Though I have found a way to get full voice control dictation within Scrivener on the PC. Sadly, it isn’t with Nuance Dragon Professional. It is with a free* dictation tool that uses the Google dictation API, called LilySpeech. Sadly, when you use that product, you are the product. It is adware much in the same vein as any product directly from Google is, even though it is from a third party. There is a paid version of it that costs $29.99/year that you have to go to the terms and conditions for the free version to find.

It’s nowhere near as bad as Nuance on the surface, though I paid $300 for it when it came out in 2015 so the yearly cost to date is $43 with more features. By the time Windows 10 loses support in 2025, the yearly cost will have dropped to $33. (Version 15 doesn’t play nicely with Win11. Scuttlebutt has it on KnowBrainer [a third-party company and forum] that Nuance has version 16 in the works to address the significant changes.)

So, I am (after spending a week getting the prior system to work!) transitioning back to the PC full time. I am learning more about the indexing options available in Win10 and seeing if I can get an analog to the tags feature from MacOS to work. For secure data storage (I use encrypted DMG files to house sensitive client data) I am going to use VeraCrypt going forward.

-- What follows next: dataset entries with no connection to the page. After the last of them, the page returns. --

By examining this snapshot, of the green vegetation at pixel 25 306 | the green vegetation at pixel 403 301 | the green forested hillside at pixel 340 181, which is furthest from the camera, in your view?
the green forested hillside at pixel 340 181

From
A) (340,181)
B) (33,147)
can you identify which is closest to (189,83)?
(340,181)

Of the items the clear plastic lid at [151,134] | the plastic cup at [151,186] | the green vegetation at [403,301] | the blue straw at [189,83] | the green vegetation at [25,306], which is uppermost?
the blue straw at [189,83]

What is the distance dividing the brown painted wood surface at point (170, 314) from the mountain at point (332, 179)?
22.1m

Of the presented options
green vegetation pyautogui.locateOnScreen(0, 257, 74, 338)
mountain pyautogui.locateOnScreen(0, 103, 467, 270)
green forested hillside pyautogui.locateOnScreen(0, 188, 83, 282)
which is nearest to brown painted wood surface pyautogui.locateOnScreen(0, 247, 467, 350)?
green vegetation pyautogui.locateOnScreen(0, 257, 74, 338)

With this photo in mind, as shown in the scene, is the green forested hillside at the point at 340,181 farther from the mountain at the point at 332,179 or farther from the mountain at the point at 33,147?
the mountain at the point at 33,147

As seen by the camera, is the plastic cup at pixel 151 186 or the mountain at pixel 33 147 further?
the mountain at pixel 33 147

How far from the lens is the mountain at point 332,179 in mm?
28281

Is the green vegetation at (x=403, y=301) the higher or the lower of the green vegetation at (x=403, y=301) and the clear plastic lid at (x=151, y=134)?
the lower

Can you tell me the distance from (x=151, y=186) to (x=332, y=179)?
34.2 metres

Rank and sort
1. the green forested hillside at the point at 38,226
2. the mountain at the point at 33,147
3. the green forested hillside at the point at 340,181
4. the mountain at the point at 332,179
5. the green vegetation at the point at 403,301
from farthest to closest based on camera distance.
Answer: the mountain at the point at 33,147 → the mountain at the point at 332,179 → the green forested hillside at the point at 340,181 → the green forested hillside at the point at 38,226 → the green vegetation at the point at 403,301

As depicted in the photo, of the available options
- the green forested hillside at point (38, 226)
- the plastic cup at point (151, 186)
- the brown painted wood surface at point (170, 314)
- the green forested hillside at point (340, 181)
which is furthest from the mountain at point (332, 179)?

I hope next year’s version of MacOS improves the dictation and voice control features. Ventura is a nice improvement, but it isn’t quite there yet for my needs. Especially when it comes to training the dictation engine and utilizing some system commands. My accent, apparently, is different enough from the standard Midwestern twang to make life interesting for Apple! Got to love being from Indiana. lol.

Oy! I will be back after experimenting with a tool I just found on a thread on KnowBrainer. Talon - it is opensource, claims to be as accurate as Dragon, customizable, and… (Drumroll please!) available for Mac with a Universal2 binary!

I am a bored writer with bad hands and am going through the joy of trying to figure out how to get the most out of Scrivener without typing, lol. At least that will be one less thing for the LandL support team to have to experiment with whenever someone asks a question. :slight_smile:

I love Scrivener and the arduous work the LandL team does to make this product work. It has revolutionized how I approach my work as a writer and editor. I feel like I wouldn’t be anywhere near as productive if it wasn’t for the project functionality of the program.